___ SELECTED EXCERPT
Snowflake’s comparison blog post (May 2026) describes the practical impact: “Horizon implements the open Apache Iceberg REST Catalog specification (Apache Polaris). Any engine supporting the standard protocol can connect, receive vended credentials, and perform both reads and writes with governance policies enforced at the catalog layer regardless of engine. Unity Catalog uses proprietary APIs; external engines require Lakehouse Federation (JDBC, read-only) or UC credential-vending endpoints.”

Unity Catalog’s credential vending for write operations is described as “less established” in the Snowflake comparison, and the write path for external engines through UC is not as thoroughly tested as the read path.

The open-source Unity Catalog (released under the Linux Foundation in 2024) does not include credential vending support. The credential vending feature is part of the managed Unity Catalog offering on Databricks. This distinction matters for organizations evaluating UC OSS for multi-engine architectures: the open-source version supports Iceberg table operations but does not vend storage credentials, so engines must have their own storage access configured.

Snowflake Horizon Vended Credentials

Snowflake Horizon Catalog implements credential vending through its Apache Polaris-powered Iceberg REST catalog API. The implementation supports all three cloud providers (S3, ADLS, GCS) and both read and write operations.

The credential vending configuration is part of the CREATE CATALOG INTEGRATION command. Snowflake supports SigV4 credential vending for S3 (using AWS Lake Formation or IAM), SAS token vending for Azure, and OAuth2-based token vending for GCS.

Horizon’s credential vending is integrated with Snowflake’s governance features. When a table has row filters or column masks defined, the vended credentials include only the file-level access needed to satisfy the filter and mask. The engine cannot read files that contain rows or columns the principal is not authorized to see, because those files are not within the credential scope.

The interaction between credential vending and Snowflake’s Dynamic Iceberg Tables is worth noting. Dynamic Tables use internal Snowflake compute to maintain materialized views. The credential vending for Dynamic Tables uses Snowflake’s internal warehouse identity, not the user identity. This means the Dynamic Table refresh reads data with the table owner’s permissions, not the querying user’s permissions. This is consistent with how materialized views work in most database systems: the view owner’s permissions, not the consumer’s permissions, determine the refresh scope.
______
___ RECORDS FOR THIS TASK
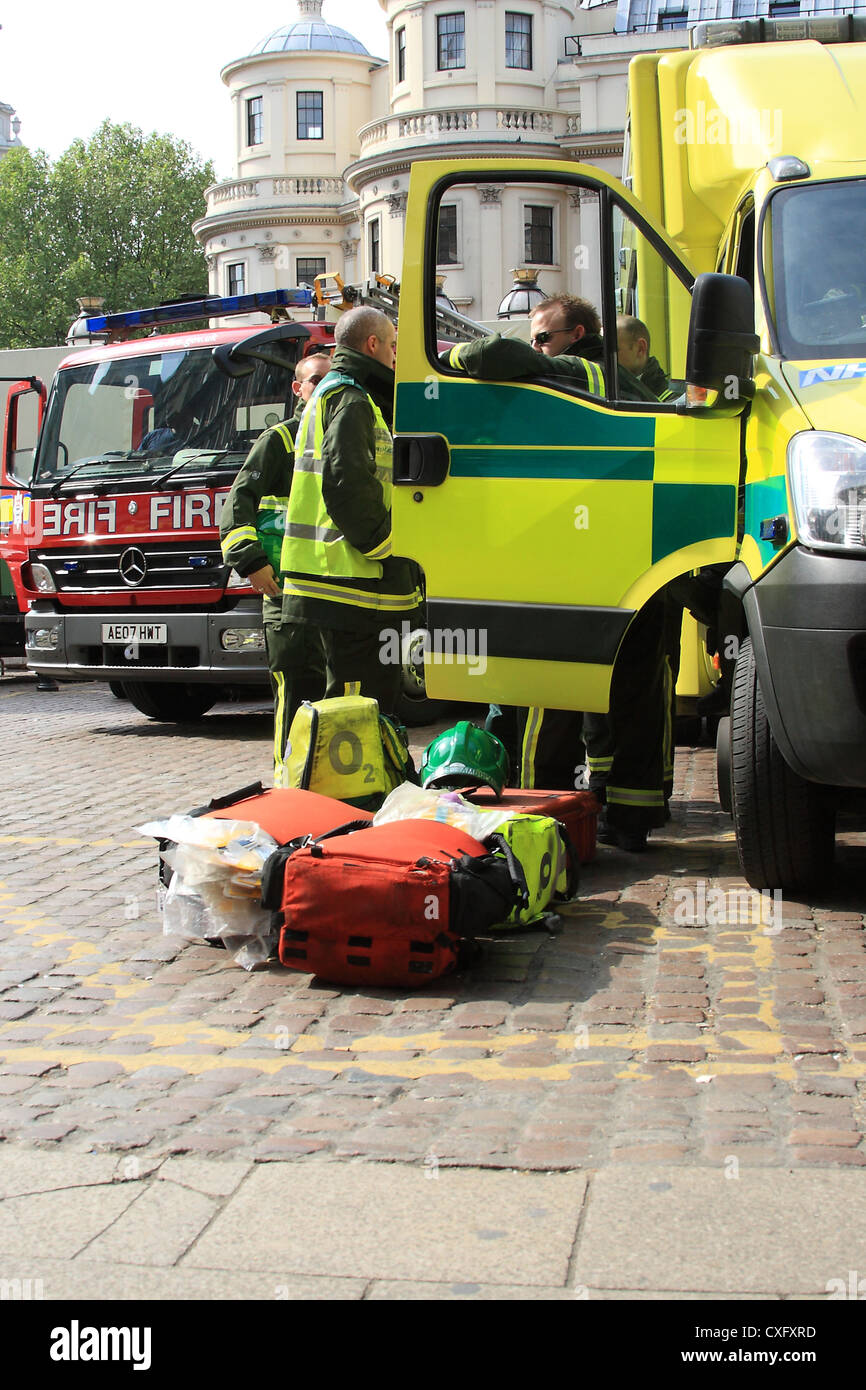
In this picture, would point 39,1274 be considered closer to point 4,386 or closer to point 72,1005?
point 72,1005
______
___ RECORDS FOR THIS TASK
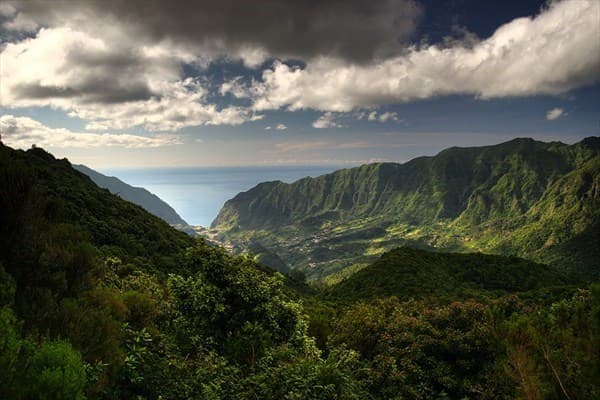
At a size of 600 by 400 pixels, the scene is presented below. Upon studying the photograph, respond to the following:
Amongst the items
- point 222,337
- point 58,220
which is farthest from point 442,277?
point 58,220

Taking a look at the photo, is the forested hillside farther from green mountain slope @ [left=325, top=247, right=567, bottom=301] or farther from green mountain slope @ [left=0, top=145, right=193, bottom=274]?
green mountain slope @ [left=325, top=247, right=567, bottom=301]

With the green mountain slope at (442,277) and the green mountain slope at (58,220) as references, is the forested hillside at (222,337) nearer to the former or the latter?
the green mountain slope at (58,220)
______
___ RECORDS FOR THIS TASK
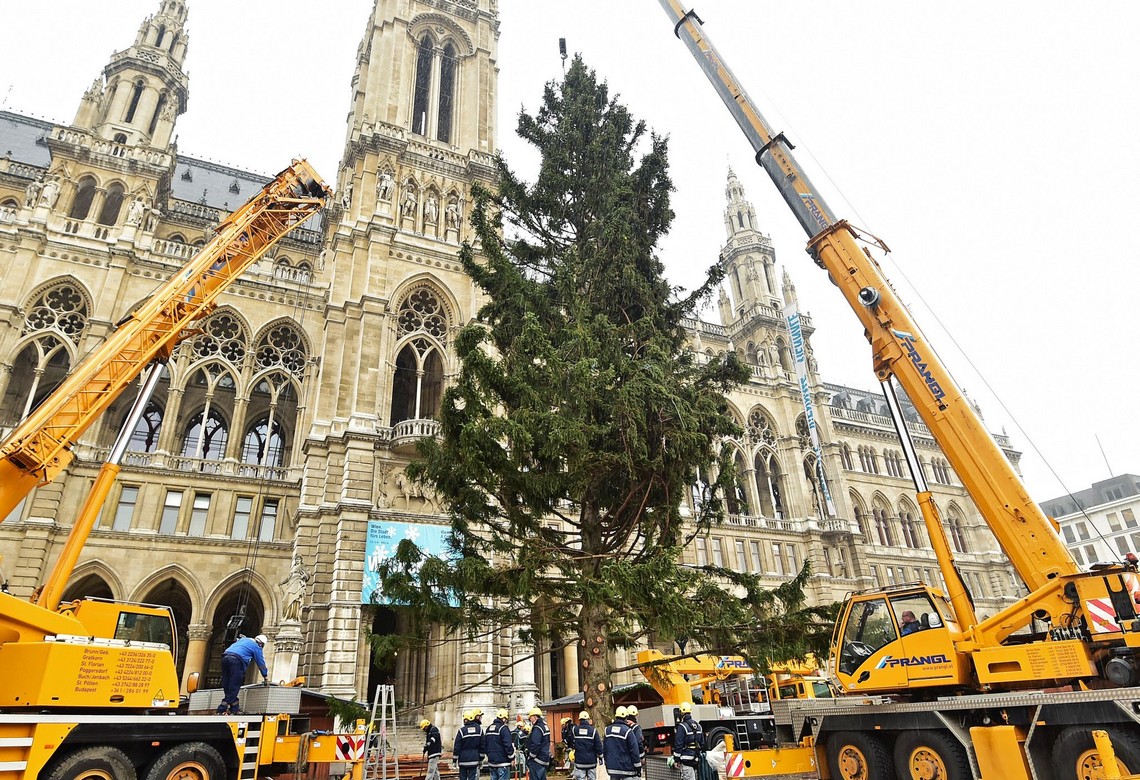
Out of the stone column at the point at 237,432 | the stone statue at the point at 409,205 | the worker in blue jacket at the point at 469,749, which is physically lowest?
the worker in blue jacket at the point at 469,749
______
WRITTEN EXERCISE 1:
List every line in the entries that contains the string "right", treating uppercase and lowercase as different.
WRITTEN EXERCISE 2:
Extend the passage on catalog credential vending, picking up after its final sentence.

EXERCISE RESPONSE 1:
Taking a look at the photo, is the forested hillside farther from green mountain slope @ [left=325, top=247, right=567, bottom=301] or farther from green mountain slope @ [left=0, top=145, right=193, bottom=274]?
green mountain slope @ [left=325, top=247, right=567, bottom=301]

EXERCISE RESPONSE 2:
Credential Lifetime and Rotation

The credential TTL (time to live) is a critical operational parameter. A longer TTL reduces the number of credential requests (good for performance) but increases the attack window if a token is compromised (bad for security).

Standard practice across Iceberg catalogs:

ProviderDefault TTLMin TTLMax TTL
AWS S3 (STS)1 hour15 minutes12 hours
Azure ADLS (SAS)1 hour5 minutes24 hours
Google GCS1 hour5 minutes12 hours

Polaris and Snowflake Horizon both support configurable TTL. Databricks Unity Catalog uses a fixed 1-hour TTL for vended credentials.

The credential refresh mechanism is engine-specific. Spark’s Iceberg connector requests credentials once per table scan and caches them for the duration of the scan. If the scan extends beyond the credential TTL (e.g., a large shuffle operation that takes 90 minutes), the connector requests a new set of credentials mid-operation. Trino’s Iceberg connector requests credentials per file read and re-requests if the token expires during a long read.

A practical recommendation: set the credential TTL to 15-30 minutes for production workloads with PII data, and 60 minutes for non-sensitive data. The shorter TTL adds approximately 1-2 additional credential requests per hour per table, which is negligible overhead for the catalog. The security benefit is a 75% reduction in the attack window compared to the 60-minute default.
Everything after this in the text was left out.